Directions for this task
Lines from the one containing "New Zealand, site EFH_HCAMB09, 2020-02-25" to the end of the entries below must be reproduced exactly, with both end lines kept and no other line added.

Given data
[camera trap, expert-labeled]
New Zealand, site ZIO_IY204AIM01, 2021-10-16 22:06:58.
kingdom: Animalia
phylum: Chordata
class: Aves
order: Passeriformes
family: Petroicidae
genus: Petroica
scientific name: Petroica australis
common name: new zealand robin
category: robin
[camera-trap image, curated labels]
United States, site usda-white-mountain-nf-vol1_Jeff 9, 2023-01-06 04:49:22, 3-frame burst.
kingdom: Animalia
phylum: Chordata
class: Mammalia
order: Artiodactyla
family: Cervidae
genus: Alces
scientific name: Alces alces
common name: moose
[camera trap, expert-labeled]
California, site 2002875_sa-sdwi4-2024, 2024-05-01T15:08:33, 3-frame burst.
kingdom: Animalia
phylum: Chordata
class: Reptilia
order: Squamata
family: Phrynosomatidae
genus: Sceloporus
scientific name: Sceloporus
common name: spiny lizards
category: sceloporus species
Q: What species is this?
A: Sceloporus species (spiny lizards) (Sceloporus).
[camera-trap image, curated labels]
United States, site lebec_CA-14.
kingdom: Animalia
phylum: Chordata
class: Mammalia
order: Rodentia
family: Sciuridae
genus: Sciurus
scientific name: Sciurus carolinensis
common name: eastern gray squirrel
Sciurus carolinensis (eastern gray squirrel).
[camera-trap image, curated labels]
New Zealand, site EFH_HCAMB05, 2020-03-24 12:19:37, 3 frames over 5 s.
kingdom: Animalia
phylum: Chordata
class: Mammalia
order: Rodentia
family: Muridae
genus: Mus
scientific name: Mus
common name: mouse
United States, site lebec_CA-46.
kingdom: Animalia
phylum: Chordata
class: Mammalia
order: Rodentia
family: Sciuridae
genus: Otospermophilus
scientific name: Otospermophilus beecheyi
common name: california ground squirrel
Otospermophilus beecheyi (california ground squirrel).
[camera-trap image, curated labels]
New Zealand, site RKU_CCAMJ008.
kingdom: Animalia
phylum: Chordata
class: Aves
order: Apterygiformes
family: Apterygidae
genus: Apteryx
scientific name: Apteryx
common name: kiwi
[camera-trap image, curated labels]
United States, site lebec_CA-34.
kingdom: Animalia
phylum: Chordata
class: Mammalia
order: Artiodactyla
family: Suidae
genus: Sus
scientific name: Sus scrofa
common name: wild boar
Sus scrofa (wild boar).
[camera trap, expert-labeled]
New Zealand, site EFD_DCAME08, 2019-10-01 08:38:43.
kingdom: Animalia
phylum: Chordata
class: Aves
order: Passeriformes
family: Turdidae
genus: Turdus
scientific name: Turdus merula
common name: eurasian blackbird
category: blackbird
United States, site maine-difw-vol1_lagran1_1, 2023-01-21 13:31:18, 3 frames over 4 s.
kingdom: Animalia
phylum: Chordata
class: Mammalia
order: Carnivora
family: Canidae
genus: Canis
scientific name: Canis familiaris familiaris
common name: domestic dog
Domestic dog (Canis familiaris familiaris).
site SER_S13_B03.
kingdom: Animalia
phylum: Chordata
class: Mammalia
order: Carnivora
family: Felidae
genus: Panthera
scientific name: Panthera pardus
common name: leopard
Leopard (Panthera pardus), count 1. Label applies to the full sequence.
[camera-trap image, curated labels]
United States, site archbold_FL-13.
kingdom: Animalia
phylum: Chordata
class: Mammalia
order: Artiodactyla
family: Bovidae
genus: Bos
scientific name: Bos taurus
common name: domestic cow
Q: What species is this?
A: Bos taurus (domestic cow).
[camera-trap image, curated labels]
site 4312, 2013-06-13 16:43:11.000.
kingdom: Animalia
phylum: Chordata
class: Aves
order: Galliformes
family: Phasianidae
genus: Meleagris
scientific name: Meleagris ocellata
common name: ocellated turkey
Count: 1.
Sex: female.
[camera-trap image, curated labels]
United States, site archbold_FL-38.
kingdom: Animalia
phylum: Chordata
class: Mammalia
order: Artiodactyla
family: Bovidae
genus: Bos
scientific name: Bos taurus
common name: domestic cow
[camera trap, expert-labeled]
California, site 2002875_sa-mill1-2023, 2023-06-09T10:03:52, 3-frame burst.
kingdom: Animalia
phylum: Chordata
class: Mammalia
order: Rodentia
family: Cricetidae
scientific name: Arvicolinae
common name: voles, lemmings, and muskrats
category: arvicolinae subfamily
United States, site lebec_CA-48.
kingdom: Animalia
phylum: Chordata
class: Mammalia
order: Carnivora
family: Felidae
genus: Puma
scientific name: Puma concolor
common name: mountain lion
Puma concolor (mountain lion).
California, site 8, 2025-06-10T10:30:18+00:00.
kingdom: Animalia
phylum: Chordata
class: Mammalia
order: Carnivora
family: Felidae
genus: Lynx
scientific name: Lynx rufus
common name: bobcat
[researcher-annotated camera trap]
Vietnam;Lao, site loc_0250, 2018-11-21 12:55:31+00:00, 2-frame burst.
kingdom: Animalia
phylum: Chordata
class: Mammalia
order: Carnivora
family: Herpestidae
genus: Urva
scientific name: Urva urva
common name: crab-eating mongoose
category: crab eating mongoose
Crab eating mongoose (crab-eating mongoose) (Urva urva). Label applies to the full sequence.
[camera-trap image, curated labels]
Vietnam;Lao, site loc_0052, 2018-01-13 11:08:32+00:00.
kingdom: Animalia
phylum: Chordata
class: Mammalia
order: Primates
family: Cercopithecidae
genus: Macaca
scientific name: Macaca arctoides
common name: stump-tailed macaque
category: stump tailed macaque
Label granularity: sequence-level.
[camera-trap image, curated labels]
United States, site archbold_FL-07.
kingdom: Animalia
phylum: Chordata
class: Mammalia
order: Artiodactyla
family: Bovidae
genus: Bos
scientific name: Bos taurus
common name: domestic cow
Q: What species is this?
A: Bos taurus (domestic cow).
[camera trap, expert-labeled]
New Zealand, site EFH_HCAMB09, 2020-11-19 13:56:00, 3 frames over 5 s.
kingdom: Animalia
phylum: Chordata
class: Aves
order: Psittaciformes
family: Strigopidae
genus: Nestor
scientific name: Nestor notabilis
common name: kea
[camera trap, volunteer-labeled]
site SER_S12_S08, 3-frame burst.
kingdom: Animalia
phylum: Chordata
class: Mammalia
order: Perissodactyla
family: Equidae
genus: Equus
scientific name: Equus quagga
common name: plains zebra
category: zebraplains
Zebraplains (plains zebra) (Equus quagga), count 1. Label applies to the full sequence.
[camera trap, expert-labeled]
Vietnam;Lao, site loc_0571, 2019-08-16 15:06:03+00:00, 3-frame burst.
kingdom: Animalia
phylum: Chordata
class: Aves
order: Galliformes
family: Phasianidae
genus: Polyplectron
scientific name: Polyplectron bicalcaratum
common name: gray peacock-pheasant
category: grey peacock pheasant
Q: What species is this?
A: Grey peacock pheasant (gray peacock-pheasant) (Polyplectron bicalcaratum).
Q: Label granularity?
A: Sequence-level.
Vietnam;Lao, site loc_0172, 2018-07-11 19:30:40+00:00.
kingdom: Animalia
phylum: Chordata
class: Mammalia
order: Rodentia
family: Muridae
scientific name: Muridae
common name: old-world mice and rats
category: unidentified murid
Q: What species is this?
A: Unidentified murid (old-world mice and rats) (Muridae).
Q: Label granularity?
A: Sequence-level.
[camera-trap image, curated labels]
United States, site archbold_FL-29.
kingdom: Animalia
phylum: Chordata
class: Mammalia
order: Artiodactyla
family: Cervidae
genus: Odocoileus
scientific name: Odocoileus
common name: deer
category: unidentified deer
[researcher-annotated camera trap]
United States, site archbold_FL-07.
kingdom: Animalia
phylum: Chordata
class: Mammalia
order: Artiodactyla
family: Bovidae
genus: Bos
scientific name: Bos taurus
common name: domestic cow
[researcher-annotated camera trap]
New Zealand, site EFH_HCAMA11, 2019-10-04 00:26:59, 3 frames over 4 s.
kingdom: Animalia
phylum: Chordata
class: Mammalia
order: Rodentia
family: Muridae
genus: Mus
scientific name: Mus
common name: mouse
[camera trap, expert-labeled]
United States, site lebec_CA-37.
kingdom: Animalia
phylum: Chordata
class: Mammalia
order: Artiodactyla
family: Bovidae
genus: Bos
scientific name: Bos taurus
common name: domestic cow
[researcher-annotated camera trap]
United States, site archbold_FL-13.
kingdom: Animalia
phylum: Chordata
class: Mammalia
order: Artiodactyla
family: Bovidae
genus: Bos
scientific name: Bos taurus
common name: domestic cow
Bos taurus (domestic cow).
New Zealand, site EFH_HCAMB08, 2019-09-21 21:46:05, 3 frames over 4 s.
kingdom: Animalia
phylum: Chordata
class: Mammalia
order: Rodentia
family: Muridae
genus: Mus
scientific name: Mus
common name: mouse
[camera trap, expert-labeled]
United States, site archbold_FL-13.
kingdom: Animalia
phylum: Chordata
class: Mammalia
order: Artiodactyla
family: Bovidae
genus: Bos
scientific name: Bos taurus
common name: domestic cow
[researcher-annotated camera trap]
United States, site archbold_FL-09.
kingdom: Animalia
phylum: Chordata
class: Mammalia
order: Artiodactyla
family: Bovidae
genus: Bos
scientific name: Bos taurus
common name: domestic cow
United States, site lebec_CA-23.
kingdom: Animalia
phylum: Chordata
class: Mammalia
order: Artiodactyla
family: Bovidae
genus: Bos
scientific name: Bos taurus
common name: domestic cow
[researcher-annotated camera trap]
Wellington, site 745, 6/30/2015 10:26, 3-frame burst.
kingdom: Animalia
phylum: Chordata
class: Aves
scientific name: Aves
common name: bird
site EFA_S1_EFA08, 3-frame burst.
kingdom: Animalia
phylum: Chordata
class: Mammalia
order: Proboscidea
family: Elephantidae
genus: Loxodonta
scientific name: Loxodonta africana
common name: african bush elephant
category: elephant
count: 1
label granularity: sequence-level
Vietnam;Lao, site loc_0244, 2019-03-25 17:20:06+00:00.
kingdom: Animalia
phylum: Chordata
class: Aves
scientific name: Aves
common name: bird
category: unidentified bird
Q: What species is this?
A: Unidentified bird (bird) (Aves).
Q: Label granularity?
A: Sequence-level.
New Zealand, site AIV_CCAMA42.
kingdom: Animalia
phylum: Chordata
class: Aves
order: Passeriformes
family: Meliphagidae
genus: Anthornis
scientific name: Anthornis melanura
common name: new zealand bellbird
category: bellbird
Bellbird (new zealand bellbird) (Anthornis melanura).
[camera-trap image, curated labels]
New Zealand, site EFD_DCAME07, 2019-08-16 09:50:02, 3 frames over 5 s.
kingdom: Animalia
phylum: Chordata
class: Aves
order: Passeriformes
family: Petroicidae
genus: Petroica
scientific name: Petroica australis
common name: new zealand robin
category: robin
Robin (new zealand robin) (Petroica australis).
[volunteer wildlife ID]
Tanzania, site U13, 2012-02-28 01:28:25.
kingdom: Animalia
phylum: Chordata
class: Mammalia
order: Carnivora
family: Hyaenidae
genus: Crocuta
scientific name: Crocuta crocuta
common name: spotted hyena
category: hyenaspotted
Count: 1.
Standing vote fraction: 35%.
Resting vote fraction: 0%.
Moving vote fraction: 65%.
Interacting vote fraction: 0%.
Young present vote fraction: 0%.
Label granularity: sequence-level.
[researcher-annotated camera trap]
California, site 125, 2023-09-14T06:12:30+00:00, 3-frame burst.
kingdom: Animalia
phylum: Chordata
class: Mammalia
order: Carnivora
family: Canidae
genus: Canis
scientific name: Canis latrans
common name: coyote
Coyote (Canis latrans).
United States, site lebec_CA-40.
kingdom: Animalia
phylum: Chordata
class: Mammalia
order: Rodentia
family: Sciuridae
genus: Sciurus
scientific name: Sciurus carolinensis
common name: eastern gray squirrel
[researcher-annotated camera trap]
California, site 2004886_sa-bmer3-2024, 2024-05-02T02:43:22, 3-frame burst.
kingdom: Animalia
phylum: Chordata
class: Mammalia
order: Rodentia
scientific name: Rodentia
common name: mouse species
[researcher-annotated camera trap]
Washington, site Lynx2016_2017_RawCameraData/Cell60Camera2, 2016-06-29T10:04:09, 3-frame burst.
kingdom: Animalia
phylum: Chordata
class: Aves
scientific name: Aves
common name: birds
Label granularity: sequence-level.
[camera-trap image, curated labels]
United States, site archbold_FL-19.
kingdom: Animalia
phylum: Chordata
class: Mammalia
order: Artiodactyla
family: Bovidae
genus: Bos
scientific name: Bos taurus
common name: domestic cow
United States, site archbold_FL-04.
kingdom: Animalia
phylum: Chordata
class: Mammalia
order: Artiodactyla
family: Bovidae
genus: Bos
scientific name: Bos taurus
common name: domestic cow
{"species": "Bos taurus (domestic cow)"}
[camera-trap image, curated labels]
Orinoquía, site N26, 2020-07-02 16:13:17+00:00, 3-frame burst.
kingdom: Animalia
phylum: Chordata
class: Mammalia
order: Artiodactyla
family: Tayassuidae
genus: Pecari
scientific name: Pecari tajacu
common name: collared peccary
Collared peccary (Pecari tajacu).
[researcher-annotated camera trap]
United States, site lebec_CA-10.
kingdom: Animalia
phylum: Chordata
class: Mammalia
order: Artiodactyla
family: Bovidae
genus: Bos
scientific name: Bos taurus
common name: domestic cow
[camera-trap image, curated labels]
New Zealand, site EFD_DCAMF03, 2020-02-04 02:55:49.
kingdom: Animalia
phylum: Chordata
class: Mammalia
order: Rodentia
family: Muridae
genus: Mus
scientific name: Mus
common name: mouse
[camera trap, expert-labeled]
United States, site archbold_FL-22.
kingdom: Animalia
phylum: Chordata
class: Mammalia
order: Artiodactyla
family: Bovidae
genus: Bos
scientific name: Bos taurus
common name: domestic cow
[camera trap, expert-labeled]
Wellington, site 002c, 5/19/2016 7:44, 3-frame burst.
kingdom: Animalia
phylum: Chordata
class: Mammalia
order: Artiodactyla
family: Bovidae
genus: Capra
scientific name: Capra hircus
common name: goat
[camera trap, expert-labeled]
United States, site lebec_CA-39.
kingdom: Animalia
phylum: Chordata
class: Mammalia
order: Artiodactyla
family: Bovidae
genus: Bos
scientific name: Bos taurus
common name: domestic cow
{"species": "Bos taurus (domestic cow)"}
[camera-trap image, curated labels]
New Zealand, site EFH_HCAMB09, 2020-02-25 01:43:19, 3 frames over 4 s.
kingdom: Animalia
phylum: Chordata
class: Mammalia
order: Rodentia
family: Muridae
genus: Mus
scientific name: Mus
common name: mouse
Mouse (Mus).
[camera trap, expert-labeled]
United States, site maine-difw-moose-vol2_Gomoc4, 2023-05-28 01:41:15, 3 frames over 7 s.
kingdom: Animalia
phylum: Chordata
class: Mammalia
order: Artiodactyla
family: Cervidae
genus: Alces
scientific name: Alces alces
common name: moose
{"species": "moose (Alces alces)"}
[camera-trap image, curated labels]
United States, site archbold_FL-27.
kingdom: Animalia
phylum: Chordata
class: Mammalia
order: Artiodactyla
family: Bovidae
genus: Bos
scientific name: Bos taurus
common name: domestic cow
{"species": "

Task result
New Zealand, site EFH_HCAMB09, 2020-02-25 01:43:19, 3 frames over 4 s.
kingdom: Animalia
phylum: Chordata
class: Mammalia
order: Rodentia
family: Muridae
genus: Mus
scientific name: Mus
common name: mouse
Mouse (Mus).
[camera trap, expert-labeled]
United States, site maine-difw-moose-vol2_Gomoc4, 2023-05-28 01:41:15, 3 frames over 7 s.
kingdom: Animalia
phylum: Chordata
class: Mammalia
order: Artiodactyla
family: Cervidae
genus: Alces
scientific name: Alces alces
common name: moose
{"species": "moose (Alces alces)"}
[camera-trap image, curated labels]
United States, site archbold_FL-27.
kingdom: Animalia
phylum: Chordata
class: Mammalia
order: Artiodactyla
family: Bovidae
genus: Bos
scientific name: Bos taurus
common name: domestic cow
{"species": "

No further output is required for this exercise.